There’s an accepted wisdom nowadays that trust in business is broken. But is it? And is the extent of the problem the same, around the world?
This is just one of the issues we’ve explored in the Ipsos Global Trends Survey.
At a headline level, the trust deficit does seem as wide as ever. Exactly half (50%) of the people surveyed say they don’t have a high level of trust in business – comfortably outnumbering the 2 in 5 (42%) that do.
The news seems even grimmer for the leaders of these businesses. Fully 3 in 5 (61%) of the public don’t trust them to tell the truth.
Is this part of a wider, global trend – what Bobby Duffy (Managing Director of Ipsos MORI’s Social Research Institute) calls the ‘crisis of the elites’? This trend is encapsulated in the view, held by a majority in every single country in the study, that the economy is rigged to the advantage of the rich and powerful.
Perhaps. But look a little deeper, and trust in business is actually much higher than belief in the ‘system’ as a whole. As we’ll see in the next section, the world is divided on whether business can be trusted or not, but it’s also not the wholesale rejection seen with politics in much of the world.
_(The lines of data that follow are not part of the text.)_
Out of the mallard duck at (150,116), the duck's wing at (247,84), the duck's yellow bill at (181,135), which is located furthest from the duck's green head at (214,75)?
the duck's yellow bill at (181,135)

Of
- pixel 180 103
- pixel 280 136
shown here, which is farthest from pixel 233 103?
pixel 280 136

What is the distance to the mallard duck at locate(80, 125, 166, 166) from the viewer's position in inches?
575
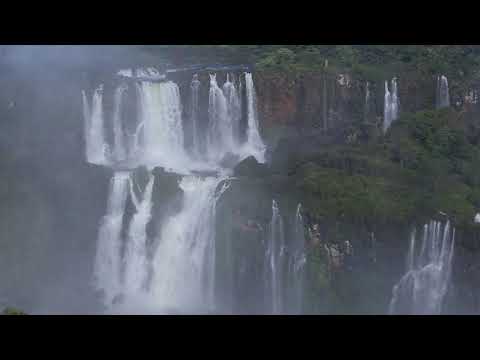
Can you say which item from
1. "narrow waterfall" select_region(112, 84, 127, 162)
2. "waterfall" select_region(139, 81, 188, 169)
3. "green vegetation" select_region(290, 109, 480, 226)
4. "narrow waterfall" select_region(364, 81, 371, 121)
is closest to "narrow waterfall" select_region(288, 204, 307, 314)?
"green vegetation" select_region(290, 109, 480, 226)

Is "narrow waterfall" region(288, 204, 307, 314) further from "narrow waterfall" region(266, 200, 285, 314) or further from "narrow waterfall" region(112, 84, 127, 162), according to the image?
"narrow waterfall" region(112, 84, 127, 162)

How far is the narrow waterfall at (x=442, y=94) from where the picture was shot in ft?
68.3

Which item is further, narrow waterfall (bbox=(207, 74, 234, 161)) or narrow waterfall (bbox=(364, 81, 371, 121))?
narrow waterfall (bbox=(364, 81, 371, 121))

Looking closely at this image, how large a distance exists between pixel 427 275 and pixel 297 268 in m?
3.60

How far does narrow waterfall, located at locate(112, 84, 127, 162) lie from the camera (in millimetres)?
19516

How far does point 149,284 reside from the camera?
624 inches

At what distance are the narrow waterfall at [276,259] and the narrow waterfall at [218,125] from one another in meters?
6.31

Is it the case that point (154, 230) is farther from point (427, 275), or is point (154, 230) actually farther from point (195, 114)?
point (427, 275)

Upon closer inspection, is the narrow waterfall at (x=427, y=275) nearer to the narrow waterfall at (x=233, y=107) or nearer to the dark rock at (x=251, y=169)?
the dark rock at (x=251, y=169)

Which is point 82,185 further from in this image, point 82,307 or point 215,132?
point 215,132

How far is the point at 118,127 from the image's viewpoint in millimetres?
19766

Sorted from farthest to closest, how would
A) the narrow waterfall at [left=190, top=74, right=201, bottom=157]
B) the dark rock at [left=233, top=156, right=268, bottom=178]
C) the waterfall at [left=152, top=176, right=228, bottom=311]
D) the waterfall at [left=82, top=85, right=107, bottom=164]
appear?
the narrow waterfall at [left=190, top=74, right=201, bottom=157], the waterfall at [left=82, top=85, right=107, bottom=164], the dark rock at [left=233, top=156, right=268, bottom=178], the waterfall at [left=152, top=176, right=228, bottom=311]

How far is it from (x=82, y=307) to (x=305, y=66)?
13307 millimetres

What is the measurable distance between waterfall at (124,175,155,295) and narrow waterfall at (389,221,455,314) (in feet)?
25.2
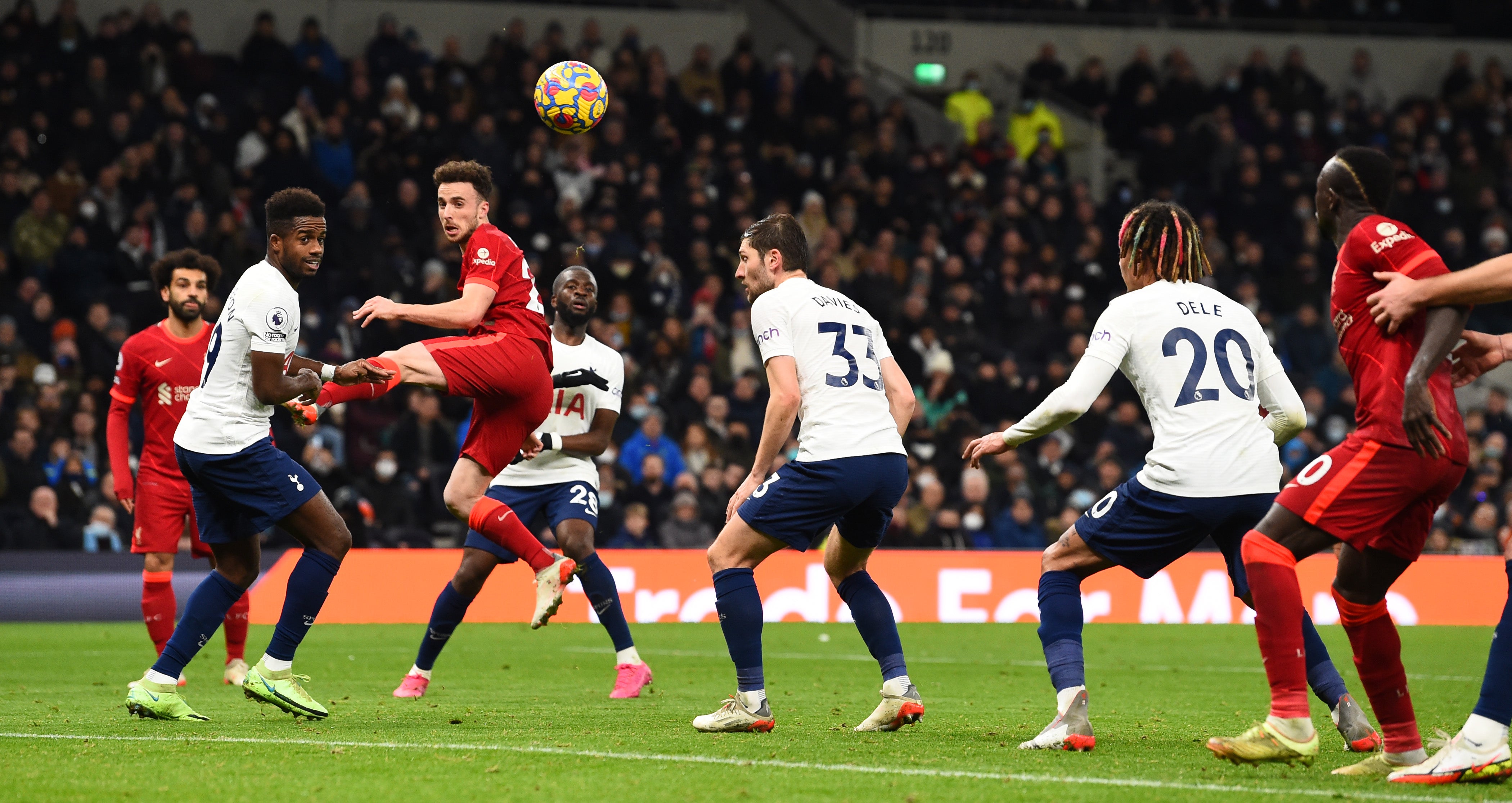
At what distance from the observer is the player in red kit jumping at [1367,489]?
17.7ft

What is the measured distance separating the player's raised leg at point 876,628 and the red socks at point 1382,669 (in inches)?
74.2

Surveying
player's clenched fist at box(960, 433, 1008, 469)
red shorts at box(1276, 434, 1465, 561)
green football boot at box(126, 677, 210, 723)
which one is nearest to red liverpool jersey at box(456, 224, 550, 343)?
green football boot at box(126, 677, 210, 723)

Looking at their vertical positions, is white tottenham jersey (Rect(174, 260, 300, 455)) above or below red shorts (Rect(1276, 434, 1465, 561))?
above

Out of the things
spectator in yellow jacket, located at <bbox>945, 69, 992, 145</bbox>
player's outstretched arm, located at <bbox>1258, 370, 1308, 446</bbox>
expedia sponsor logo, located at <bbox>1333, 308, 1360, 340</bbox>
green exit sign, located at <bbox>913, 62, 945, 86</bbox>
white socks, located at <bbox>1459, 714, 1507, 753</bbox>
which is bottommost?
white socks, located at <bbox>1459, 714, 1507, 753</bbox>

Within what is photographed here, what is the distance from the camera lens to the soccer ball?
9.62 meters

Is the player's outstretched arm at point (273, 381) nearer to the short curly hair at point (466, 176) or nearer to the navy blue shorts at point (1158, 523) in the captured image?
the short curly hair at point (466, 176)

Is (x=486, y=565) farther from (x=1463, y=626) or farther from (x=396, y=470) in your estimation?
(x=1463, y=626)

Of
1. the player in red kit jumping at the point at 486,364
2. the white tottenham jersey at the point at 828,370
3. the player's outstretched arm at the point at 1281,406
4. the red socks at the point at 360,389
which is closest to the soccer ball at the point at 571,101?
the player in red kit jumping at the point at 486,364

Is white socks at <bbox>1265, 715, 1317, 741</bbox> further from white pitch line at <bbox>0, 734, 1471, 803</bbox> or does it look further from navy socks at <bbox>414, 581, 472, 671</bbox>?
navy socks at <bbox>414, 581, 472, 671</bbox>

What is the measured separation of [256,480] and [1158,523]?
408cm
Consumers do not automatically group businesses and brands together with the ‘elite’. This is maybe because ‘business’ is so much more varied than the economic ‘system’ in people’s minds, made up of individual companies and brands that they do connect with.
Trust in business isn’t one-size-fits-all.
If you’re the globe-hopping CEO of a multinational, our findings suggest you should tailor the way you speak about trust, depending on where your plane touches down.
In India and Indonesia – among the world’s fastest-growing major economies, where commerce is an engine of progress – more than 7 in 10 have a high level of trust in business – far outstripping the 3 in 10 or so who trust businesses in the mature European economies of Germany, Spain, Britain and (least trusting of all) France.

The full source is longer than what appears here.